■ RECORDS FOR THE EXERCISE:
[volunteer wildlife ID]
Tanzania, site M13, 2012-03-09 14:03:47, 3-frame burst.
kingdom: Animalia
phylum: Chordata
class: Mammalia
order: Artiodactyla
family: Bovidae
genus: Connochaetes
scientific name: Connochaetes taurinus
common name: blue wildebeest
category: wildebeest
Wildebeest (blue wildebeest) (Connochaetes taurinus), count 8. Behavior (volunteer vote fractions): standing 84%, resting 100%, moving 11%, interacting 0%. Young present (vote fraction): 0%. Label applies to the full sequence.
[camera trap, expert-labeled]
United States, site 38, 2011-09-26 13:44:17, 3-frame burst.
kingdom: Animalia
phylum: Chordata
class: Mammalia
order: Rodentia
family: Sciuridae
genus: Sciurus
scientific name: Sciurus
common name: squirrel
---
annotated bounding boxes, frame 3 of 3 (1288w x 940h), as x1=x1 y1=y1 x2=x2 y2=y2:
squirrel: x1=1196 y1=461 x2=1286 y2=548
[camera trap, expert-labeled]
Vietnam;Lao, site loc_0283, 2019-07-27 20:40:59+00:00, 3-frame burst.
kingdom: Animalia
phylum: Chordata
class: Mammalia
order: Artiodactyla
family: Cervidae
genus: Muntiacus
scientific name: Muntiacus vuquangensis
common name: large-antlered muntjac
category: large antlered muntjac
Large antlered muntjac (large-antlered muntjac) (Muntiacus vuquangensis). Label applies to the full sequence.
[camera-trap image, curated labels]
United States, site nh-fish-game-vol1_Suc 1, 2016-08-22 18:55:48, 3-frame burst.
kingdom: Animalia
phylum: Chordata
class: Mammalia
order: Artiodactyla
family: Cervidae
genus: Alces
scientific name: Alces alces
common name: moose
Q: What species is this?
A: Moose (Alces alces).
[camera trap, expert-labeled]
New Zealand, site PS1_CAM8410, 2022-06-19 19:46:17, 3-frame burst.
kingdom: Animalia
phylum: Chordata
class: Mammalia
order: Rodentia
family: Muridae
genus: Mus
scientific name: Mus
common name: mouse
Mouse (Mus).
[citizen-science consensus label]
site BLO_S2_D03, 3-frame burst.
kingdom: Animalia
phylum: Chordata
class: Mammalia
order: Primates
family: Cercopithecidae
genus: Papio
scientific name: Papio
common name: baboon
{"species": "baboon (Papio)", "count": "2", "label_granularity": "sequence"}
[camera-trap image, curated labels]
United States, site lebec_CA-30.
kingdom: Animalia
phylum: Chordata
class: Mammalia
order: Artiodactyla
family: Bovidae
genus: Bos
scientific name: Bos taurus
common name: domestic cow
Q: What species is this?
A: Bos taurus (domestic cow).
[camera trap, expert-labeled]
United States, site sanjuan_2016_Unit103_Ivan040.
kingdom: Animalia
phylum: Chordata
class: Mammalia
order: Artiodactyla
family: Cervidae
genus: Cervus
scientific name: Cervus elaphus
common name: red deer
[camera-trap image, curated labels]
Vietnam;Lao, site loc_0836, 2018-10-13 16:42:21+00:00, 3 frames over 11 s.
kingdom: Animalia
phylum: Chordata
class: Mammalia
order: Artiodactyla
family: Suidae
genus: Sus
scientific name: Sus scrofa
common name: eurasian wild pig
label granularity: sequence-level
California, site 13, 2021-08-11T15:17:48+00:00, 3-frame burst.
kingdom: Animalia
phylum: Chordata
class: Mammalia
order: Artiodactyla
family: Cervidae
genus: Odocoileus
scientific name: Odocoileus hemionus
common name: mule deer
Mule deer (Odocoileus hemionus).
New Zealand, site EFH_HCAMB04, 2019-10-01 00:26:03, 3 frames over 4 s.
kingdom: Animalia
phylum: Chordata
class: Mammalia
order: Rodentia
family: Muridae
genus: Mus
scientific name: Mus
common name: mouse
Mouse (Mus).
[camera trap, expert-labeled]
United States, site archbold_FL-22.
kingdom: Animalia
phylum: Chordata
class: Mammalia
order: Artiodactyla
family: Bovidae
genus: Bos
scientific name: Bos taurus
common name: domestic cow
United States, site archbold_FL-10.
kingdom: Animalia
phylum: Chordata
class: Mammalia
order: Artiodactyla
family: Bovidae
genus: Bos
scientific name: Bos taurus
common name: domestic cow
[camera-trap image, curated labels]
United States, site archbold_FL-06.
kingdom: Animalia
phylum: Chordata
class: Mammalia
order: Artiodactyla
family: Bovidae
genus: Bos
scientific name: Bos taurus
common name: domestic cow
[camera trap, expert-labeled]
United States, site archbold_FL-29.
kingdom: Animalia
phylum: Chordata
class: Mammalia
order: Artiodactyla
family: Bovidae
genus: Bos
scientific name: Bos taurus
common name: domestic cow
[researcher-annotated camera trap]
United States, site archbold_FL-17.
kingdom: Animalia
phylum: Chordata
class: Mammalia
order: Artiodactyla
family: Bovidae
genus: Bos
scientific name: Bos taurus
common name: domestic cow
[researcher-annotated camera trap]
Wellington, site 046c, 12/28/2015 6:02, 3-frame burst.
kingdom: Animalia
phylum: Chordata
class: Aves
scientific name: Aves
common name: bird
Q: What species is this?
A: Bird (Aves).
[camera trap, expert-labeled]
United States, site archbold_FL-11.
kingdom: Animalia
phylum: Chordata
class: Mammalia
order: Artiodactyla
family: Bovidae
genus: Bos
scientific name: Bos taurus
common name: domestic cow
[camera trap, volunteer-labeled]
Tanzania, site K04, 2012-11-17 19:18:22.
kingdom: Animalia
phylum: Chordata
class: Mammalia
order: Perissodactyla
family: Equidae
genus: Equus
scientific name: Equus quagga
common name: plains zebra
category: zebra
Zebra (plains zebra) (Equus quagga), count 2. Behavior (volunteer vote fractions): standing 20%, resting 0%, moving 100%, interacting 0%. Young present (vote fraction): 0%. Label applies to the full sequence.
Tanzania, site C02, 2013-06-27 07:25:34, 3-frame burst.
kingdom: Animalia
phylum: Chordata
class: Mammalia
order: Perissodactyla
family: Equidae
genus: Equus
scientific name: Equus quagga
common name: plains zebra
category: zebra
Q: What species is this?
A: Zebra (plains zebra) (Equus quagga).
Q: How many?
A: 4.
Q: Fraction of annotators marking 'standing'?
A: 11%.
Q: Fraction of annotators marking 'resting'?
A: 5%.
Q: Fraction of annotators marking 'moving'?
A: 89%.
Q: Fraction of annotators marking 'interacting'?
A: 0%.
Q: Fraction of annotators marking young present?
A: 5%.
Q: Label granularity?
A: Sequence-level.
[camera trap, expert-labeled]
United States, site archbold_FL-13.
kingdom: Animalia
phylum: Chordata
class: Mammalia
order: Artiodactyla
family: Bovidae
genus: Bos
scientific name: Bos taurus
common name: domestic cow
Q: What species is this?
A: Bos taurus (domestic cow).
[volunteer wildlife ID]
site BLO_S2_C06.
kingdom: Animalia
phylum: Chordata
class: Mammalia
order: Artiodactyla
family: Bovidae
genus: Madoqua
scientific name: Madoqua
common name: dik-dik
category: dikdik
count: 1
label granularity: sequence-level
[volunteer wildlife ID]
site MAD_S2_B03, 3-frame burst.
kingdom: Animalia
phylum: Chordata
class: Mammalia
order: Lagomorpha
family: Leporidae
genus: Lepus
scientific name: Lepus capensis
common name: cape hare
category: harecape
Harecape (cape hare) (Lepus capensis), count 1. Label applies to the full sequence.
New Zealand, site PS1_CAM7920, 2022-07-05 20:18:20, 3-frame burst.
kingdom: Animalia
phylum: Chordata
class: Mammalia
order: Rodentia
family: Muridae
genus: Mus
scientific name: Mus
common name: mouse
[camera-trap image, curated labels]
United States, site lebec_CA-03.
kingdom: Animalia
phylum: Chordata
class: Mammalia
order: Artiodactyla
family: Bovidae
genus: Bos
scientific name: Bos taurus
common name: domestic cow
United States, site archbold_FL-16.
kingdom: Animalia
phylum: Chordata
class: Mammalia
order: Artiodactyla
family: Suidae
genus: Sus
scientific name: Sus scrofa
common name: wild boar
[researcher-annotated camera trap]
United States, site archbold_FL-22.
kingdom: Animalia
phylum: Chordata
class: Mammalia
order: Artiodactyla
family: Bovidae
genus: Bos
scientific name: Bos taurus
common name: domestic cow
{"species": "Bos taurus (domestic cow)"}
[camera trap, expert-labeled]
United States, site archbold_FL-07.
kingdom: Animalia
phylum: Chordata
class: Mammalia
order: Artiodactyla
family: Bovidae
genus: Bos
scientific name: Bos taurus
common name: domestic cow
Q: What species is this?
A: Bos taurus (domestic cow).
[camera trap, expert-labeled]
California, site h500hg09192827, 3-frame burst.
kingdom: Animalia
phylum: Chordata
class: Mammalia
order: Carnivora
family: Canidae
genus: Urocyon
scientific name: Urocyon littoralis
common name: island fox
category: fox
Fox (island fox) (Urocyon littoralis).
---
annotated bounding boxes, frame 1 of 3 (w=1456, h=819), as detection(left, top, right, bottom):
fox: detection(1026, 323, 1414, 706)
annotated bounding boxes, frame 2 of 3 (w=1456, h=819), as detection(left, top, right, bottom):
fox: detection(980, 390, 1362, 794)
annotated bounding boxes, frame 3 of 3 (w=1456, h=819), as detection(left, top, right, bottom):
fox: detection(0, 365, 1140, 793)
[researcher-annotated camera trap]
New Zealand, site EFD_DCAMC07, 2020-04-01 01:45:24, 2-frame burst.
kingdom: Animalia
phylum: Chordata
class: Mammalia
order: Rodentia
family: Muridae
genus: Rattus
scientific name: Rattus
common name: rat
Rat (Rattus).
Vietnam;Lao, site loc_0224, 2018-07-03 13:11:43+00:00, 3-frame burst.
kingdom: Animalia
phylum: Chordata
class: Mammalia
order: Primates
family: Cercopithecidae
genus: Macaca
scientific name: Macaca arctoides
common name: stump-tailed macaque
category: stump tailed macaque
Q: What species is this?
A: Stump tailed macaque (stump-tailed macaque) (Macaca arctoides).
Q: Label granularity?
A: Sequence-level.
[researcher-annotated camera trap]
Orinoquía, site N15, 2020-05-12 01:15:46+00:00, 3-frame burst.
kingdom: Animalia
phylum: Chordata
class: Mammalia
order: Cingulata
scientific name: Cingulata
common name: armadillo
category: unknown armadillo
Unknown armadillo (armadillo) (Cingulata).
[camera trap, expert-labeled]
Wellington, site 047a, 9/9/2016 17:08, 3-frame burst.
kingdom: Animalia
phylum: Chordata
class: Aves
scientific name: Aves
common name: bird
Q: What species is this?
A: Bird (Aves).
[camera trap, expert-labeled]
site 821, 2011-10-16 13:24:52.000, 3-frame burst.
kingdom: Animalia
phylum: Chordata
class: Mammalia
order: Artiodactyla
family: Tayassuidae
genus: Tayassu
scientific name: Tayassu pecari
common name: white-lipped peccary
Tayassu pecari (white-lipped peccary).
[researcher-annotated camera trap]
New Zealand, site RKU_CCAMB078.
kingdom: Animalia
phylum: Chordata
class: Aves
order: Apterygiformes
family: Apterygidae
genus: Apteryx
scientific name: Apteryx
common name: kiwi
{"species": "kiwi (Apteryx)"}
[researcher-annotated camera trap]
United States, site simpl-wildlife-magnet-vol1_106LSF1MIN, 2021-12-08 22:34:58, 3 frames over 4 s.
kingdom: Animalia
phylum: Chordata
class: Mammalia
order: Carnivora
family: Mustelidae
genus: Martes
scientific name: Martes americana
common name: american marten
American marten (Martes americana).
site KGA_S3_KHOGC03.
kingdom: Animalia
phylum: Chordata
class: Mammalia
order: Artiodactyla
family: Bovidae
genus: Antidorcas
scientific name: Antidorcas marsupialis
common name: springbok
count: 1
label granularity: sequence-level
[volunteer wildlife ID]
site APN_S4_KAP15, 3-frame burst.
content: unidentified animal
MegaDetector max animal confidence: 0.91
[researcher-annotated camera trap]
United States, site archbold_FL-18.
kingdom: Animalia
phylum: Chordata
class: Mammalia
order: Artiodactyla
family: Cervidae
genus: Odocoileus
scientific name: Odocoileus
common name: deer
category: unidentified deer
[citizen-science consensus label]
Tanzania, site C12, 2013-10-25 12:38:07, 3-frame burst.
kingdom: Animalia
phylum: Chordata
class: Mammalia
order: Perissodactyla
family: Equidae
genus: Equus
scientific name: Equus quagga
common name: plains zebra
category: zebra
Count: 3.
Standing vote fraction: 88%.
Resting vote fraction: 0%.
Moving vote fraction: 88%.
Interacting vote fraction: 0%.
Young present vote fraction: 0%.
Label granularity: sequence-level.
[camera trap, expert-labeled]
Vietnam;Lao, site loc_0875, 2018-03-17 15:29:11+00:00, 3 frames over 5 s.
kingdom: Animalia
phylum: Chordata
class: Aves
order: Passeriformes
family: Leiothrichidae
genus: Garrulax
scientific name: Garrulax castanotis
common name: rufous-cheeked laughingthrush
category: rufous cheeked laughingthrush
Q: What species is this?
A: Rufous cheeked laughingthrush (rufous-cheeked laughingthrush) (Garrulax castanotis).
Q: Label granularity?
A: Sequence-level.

■ TRY IT:
Send back exactly the lines of the listing above starting at the one with "common name: island fox" and ending at the one with "Wellington, site 047a, 9/9/2016", inclusive, and no others.

■ EXPECTED ANSWER:
common name: island fox
category: fox
Fox (island fox) (Urocyon littoralis).
---
annotated bounding boxes, frame 1 of 3 (w=1456, h=819), as detection(left, top, right, bottom):
fox: detection(1026, 323, 1414, 706)
annotated bounding boxes, frame 2 of 3 (w=1456, h=819), as detection(left, top, right, bottom):
fox: detection(980, 390, 1362, 794)
annotated bounding boxes, frame 3 of 3 (w=1456, h=819), as detection(left, top, right, bottom):
fox: detection(0, 365, 1140, 793)
[researcher-annotated camera trap]
New Zealand, site EFD_DCAMC07, 2020-04-01 01:45:24, 2-frame burst.
kingdom: Animalia
phylum: Chordata
class: Mammalia
order: Rodentia
family: Muridae
genus: Rattus
scientific name: Rattus
common name: rat
Rat (Rattus).
Vietnam;Lao, site loc_0224, 2018-07-03 13:11:43+00:00, 3-frame burst.
kingdom: Animalia
phylum: Chordata
class: Mammalia
order: Primates
family: Cercopithecidae
genus: Macaca
scientific name: Macaca arctoides
common name: stump-tailed macaque
category: stump tailed macaque
Q: What species is this?
A: Stump tailed macaque (stump-tailed macaque) (Macaca arctoides).
Q: Label granularity?
A: Sequence-level.
[researcher-annotated camera trap]
Orinoquía, site N15, 2020-05-12 01:15:46+00:00, 3-frame burst.
kingdom: Animalia
phylum: Chordata
class: Mammalia
order: Cingulata
scientific name: Cingulata
common name: armadillo
category: unknown armadillo
Unknown armadillo (armadillo) (Cingulata).
[camera trap, expert-labeled]
Wellington, site 047a, 9/9/2016 17:08, 3-frame burst.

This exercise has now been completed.